25 April 2012
Pickup trucks are great.
No, really. They are great vehicles. You can use them for all sorts of really useful things: Bringing your tools out to a construction gig. Delivering refrigerators. Helping your friend move a sofa. Carting away a reasonable amount of construction debris.
But if you need to deliver 75,000 pounds of steel beams to a construction site, in a single run? A pickup truck will not do it. Not even a big pickup. Not even if you add a new engine. Not even if you are willing to get three pickups. You need equipment designed for that. (And, as a note, the equipment that could handle delivering the steel beams would be a terrible choice for helping a friend move their sofa.)
“But,” I hear you say, “I already know how to drive a pickup! And we have a parking space for it. Can’t we just use the pickup? You’re a truck expert; tell us how to get our pickup to pull that load!”
And I say, “Being a truck expert, I will tell you again, a pickup the wrong kind of truck. There are other trucks that will handle that load with no trouble, but a pickup isn’t one of them. The fact that you have a pickup doesn’t make it the right truck.”
We have many clients that run PostgreSQL, happily, on Amazon Web Services.
Some clients, however, are not happy. They are attempting to haul tractor-trailer loads (such as high volume data warehouses) using pickup trucks (Amazon EC2 instances). They wish us to fix their problem, but are not willing to move off of Amazon in order to get the problem fixed.
I like AWS for a lot of things; it has many virtues, which I will discuss in detail soon. However, AWS is not the right solution for every problem. In particular, if you require a high read or write data rate in order to get the performance you need from your database, you will ultimately not be happy on AWS. AWS has a single block-device storage mechanism, Elastic Block Storage, which simply does not scale up to very high data rates.

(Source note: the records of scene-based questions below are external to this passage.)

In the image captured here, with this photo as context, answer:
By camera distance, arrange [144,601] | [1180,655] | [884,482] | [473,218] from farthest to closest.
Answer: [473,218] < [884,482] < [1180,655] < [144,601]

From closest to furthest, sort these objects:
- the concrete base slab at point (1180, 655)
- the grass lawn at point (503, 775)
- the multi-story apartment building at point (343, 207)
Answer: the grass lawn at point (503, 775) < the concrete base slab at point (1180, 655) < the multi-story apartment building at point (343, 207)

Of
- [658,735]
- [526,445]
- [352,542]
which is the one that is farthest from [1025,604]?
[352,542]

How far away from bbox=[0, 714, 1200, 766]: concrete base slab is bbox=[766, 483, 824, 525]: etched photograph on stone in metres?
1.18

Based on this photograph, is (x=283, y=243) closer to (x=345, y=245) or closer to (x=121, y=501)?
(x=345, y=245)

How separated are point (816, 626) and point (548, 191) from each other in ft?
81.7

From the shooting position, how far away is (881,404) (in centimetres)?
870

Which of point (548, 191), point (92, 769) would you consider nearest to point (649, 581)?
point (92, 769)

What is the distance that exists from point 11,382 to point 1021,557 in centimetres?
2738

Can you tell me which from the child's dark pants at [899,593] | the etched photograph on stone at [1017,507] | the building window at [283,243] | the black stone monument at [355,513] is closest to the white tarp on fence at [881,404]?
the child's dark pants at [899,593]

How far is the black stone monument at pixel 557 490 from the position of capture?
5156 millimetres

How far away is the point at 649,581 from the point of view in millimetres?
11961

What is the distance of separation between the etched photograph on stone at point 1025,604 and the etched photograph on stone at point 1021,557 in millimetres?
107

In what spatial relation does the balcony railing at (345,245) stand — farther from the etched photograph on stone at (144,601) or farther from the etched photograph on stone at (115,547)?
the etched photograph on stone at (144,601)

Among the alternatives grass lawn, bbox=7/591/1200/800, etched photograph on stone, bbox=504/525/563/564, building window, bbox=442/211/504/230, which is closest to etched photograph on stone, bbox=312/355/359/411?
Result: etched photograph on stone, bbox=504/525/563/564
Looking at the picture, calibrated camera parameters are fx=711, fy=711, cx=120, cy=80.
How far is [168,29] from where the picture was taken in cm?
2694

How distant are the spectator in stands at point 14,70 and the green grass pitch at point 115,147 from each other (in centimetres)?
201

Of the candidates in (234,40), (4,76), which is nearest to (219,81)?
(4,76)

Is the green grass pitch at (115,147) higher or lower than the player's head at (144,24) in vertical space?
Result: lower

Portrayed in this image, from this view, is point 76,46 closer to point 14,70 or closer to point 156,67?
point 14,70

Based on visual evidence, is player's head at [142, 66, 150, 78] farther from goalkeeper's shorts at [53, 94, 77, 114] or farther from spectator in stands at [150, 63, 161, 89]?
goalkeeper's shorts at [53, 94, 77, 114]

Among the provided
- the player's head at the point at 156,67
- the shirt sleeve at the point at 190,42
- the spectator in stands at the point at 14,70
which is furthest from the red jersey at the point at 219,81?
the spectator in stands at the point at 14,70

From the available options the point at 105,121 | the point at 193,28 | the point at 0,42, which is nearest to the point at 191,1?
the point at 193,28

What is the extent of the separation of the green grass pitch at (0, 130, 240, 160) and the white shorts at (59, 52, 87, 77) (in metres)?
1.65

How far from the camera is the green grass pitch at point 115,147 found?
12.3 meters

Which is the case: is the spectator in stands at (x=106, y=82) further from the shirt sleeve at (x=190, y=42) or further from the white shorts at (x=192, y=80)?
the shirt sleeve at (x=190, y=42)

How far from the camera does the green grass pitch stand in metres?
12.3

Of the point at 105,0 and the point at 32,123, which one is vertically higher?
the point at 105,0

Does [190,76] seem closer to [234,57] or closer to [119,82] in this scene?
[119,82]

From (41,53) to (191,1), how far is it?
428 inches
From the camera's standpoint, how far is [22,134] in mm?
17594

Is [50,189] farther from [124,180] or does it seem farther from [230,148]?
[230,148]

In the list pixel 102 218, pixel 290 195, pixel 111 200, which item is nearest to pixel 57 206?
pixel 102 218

That doesn’t mean that AWS is useless, it just means it isn’t the right tool for every job. The problem arises when AWS is considered the fixed point, like the pickup was the fixed point above. At some point, you have to decide:
- That being on AWS is so important (for whatever reason) that you are willing to sacrifice the performance you want; or,
- The performance you want is so important that you will need to move off of AWS.
Sadly, even the best of consultants do not have the magic engine in our back room that will cause EBS to perform as well as high-speed direct attached storage.